Чтобы отечественные фильмы окупались, как это было при советской власти, их должны показывать в каждом кинотеатре или в большинстве. В советское время картина выходила сразу на многих экранах, в стране была огромная сеть кинотеатров — 3 тысячи, плюс еще профсоюзная киносеть — клубы всякие, армейская и сельская киносеть. Точек для показа было огромное количество, поэтому потребность в фильмах была большая, за исключением уж совсем плохих, которые не окупались. Но на круг кинематограф приносил большую прибыль и, как считается, содержал и школы, и нашу медицину, по крайней мере, серьезные вливания от кинематографа шли в эти отрасли.
А сейчас картина не окупается, желающих вкладывать в нее деньги нет, или же надо вложить столько, сколько вы можете отбить. Если вы можете снять картину за 200 тысяч долларов, и она у вас успешно пройдет, вы можете отбить эти деньги, 300 тысяч получить. И что вы ни возьмете — все эти рекламируемые по первому каналу блокбастеры на компьютерной графике — они тоже не окупили в полной мере все затраты на них. Поэтому вкладывать в кино деньги может только государство, а остальные...
В телесериалы еще вкладываются, так как действуют другие принципы финансирования: там серийность, тебе не надо каждый раз выбирать артиста, натуру, все уже отобрано для одного фильма и тиражируется на количество серий. Поэтому можно вложиться и за счет рекламы за два показа отбить затраты.
В кинематографе сегодня это невозможно, поэтому проката нет, а купить ничего нельзя. И все, что сегодня делают наши кинематографисты в области серьезного кино, я называю гласом вопиющего в пустыне, зритель это практически не видит.

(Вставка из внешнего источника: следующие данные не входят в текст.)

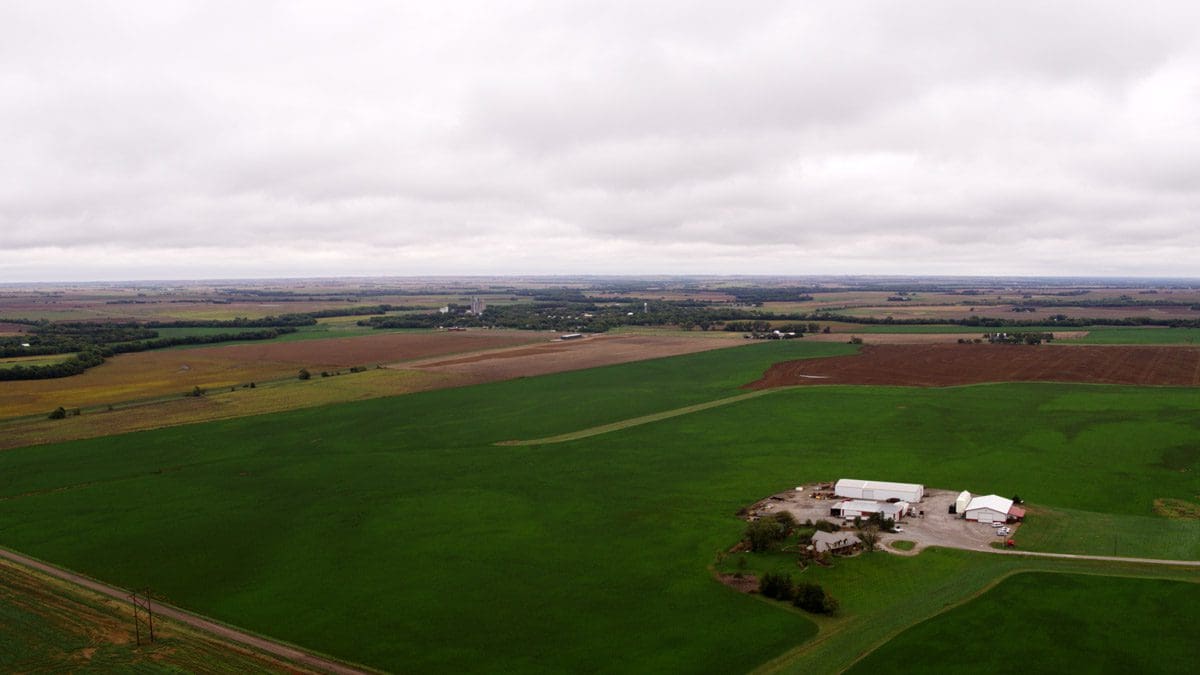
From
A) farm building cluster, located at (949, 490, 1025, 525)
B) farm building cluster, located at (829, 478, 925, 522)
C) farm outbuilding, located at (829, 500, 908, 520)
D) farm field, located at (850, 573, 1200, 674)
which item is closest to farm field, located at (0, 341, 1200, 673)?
farm field, located at (850, 573, 1200, 674)

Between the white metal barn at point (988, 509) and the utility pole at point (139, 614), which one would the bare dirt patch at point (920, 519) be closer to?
the white metal barn at point (988, 509)

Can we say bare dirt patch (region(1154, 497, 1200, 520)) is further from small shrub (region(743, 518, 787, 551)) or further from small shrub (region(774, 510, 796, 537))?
small shrub (region(743, 518, 787, 551))

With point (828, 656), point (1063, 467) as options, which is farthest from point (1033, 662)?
point (1063, 467)

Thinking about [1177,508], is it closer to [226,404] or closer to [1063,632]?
[1063,632]

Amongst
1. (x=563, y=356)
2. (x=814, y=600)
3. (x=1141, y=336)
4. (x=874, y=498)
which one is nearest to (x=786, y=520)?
(x=874, y=498)

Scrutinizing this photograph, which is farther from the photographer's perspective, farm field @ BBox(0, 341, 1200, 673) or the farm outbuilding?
the farm outbuilding

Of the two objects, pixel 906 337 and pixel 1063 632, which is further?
pixel 906 337
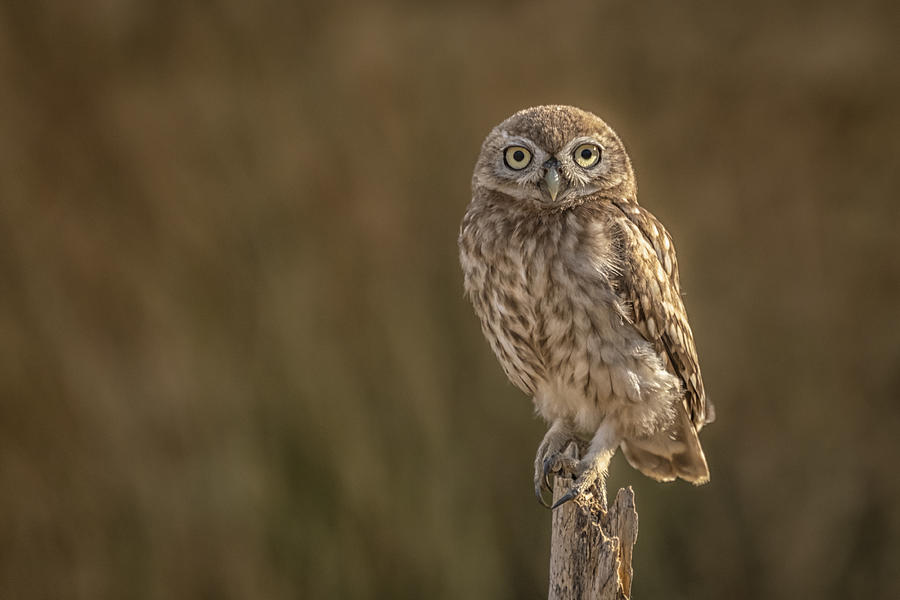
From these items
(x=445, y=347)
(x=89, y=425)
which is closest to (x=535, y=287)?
(x=445, y=347)

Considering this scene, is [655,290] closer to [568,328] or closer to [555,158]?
[568,328]

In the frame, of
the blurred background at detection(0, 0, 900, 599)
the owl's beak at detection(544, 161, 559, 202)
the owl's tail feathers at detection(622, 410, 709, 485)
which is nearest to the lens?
the owl's beak at detection(544, 161, 559, 202)

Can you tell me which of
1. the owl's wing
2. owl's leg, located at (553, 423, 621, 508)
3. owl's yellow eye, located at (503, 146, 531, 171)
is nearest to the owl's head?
owl's yellow eye, located at (503, 146, 531, 171)

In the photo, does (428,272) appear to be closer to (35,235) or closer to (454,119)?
(454,119)

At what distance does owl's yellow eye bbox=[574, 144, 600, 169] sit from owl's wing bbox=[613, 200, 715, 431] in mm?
180

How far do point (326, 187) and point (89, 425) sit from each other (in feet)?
5.58

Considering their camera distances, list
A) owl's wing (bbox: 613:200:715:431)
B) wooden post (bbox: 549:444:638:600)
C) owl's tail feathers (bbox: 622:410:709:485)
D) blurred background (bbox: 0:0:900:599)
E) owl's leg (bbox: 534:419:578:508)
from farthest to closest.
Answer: blurred background (bbox: 0:0:900:599)
owl's tail feathers (bbox: 622:410:709:485)
owl's leg (bbox: 534:419:578:508)
owl's wing (bbox: 613:200:715:431)
wooden post (bbox: 549:444:638:600)

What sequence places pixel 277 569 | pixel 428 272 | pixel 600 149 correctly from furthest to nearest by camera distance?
1. pixel 428 272
2. pixel 277 569
3. pixel 600 149

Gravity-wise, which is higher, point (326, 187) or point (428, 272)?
point (326, 187)

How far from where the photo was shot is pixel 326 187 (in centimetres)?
537

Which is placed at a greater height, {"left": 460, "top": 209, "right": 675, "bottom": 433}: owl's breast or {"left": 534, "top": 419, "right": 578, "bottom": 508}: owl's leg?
{"left": 460, "top": 209, "right": 675, "bottom": 433}: owl's breast

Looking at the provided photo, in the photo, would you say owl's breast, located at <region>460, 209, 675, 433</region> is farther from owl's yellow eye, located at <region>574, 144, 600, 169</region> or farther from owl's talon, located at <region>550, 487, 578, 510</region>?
owl's talon, located at <region>550, 487, 578, 510</region>

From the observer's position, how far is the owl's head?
2.65m

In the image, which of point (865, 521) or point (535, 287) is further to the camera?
point (865, 521)
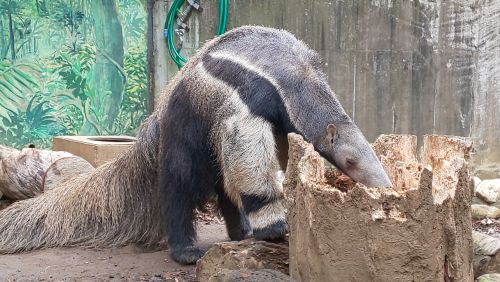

Разве что на фестивалях...
Я был в прошлом году на фестивале в Выборге. В одном кинотеатре идет картина на одном сеансе. Я понимаю, когда начинался Кинотавр при Рудинштейне. Я в первые годы ездил туда, и тогда не только в центральном зале возле гостиницы «Жемчужина», но и в кинотеатрах города показывали картины из фестивальной программы, и зрители их видели. А сейчас тоже в основном сосредоточились на одном зале...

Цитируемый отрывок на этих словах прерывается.